◆ Reading passage:
Unlike the Twitter account of the United States Central Command, which was seized around the same time by hackers proclaiming allegiance to the Islamic State, this was no hack. Later tweets explained the cryptic message: “Our book program arranged to publish the 1st Russian-language edition of Pasternak’s Doctor #Zhivago – a book banned in the USSR.”
It had been long suspected that the CIA had played a role in smuggling Pasternak’s famous novel, rejected by the censors for its unrosy depiction of Soviet life. But the agency remained quiet until a Freedom of Information Act request revealed a trove of documents in April 2013, detailing its intimate, often bumbling, involvement in arranging the book’s publication and smuggling in the USSR.
Why go to all this trouble for a simple book? After all, it’s hard to imagine a single book propelling the American populace one way or the other, but then again, a Russian’s relationship with their literature was and remains much deeper than ours. Rare is the Russian who has not read Tolstoy’s weighty masterpieces, and common are nine year olds who would cite Dostoyevsky as their favorite author.
Books are “the most important and most powerful weapons in socialist culture,” in the words of Maxim Gorky.
“Only in Russia poetry is respected—it gets people killed. Is there anywhere else where poetry is so common a motive for murder?” the poet Osip Mandelstam said. In one of irony’s sick twists, he himself would die in a Siberian camp after writing an anti-Stalin poem.
It is said that Pasternak, who was most known for his poetry and not his novels within the USSR, was taken off an execution list by Stalin himself, who remarked: “Leave him. He’s a cloud dweller.”
Writers were one of the few holdouts of resistance to the Communist Party of the Soviet Union, which desperately wanted to inculcate partiinost, or “party mindedness,” and engender a new literature that extolled socialist virtues and glorified Soviet life.
The politburo wanted literature to be returned to its “traditional position as the handmaiden of politics,” as a CIA Soviet Staff study put it. “In the Soviet context…the artist is viewed as a ‘transmission belt,’ an ‘engineer of the human soul,’ whose function is to popularize official directives.”
Addressing the 1959 Writers’ Congress, Soviet leader Nikita Khrushchev put it this way: “Listen, dear friends. If there is anyone who discloses and lays bare deficiencies and vices…it is the party and the central committee.
To be a writer in the USSR, one had to be a member of the Soviet Union of Writers, which sought to supervise literature in that most soul-deadening and creativity-crushing mechanism known to man: committees.
Naturally, this all made for very shitty literature. The people knew it, and the party knew it too.

◆ Supplied data:
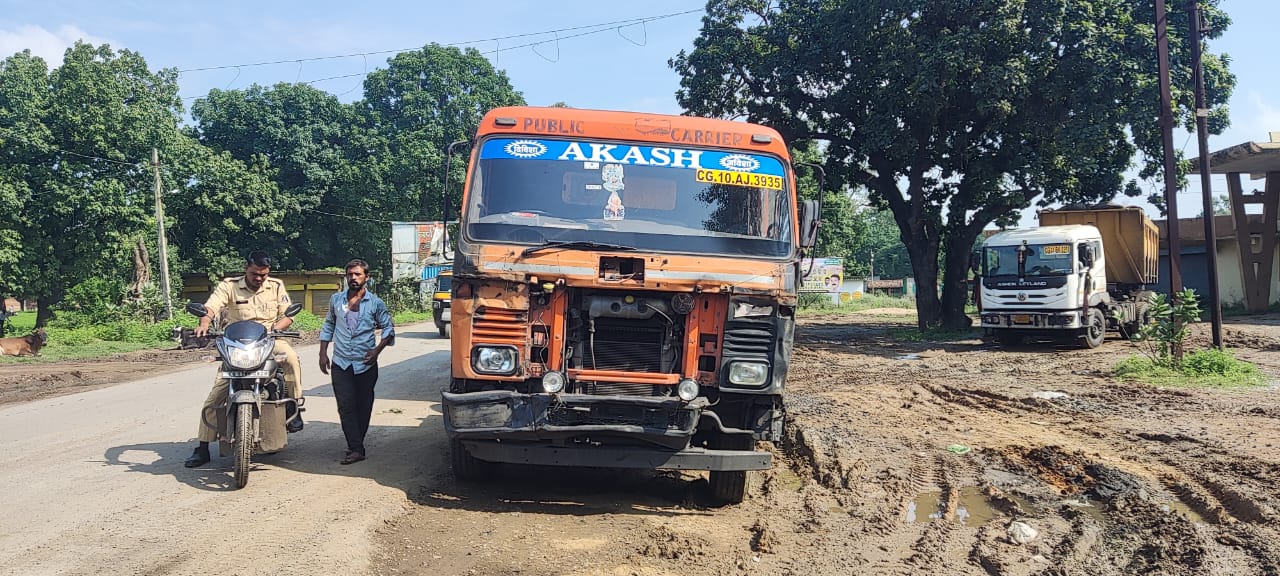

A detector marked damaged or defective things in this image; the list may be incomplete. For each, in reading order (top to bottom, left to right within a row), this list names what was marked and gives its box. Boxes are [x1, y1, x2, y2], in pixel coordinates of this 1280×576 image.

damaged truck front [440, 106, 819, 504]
...
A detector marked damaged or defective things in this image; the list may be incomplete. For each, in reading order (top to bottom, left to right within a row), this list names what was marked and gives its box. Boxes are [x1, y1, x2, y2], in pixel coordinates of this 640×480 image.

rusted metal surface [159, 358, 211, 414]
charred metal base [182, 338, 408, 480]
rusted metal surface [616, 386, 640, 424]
---
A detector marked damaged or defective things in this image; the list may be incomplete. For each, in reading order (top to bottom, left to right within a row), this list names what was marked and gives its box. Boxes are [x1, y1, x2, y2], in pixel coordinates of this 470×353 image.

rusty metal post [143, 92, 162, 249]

◆ Check your understanding:
(1) According to the article on the CIA and Doctor Zhivago, in what month and year did a Freedom of Information Act request reveal the agency's documents?
(2) From the article on the CIA and Doctor Zhivago, copy the text from "Why go to all" to "their favorite author.".
(3) Write what comes next in the article on the CIA and Doctor Zhivago.

◆ Answers:
(1) April 2013.

(2)
Why go to all this trouble for a simple book? After all, it’s hard to imagine a single book propelling the American populace one way or the other, but then again, a Russian’s relationship with their literature was and remains much deeper than ours. Rare is the Russian who has not read Tolstoy’s weighty masterpieces, and common are nine year olds who would cite Dostoyevsky as their favorite author.

(3)
“I’ve heard that Shakespeare didn’t belong to any union, and he didn’t write badly,” Vladimir Pomerantsev wrote in his influential 1953 essay decrying the artificiality of Soviet literature that inaugurated what is known as “The Thaw,” a brief respite from stiff censorship and control.
But there was a limit. When Pasternak handed over his manuscript to the Italian journalist Sergio d’Angelo for publication in Italy, he declared, “You are hereby invited to watch me face the firing squad.”
Where some saw literary promise, the CIA saw valuable propaganda: publication of the novel would be a “possible blow to those who have insisted that Soviets enjoy internal freedom for expression and enjoyment of arts,” a cable to the agency’s director claimed.
The suppression, the cable went on to say, could galvanize public intellectuals like “Picasso[,] Roberson[,] Chaplin[,] Beauvoir[,] et al.” to denounce the USSR. And if they didn’t, “their refusals might…repudiate their fast and future pronouncements.” Win-win.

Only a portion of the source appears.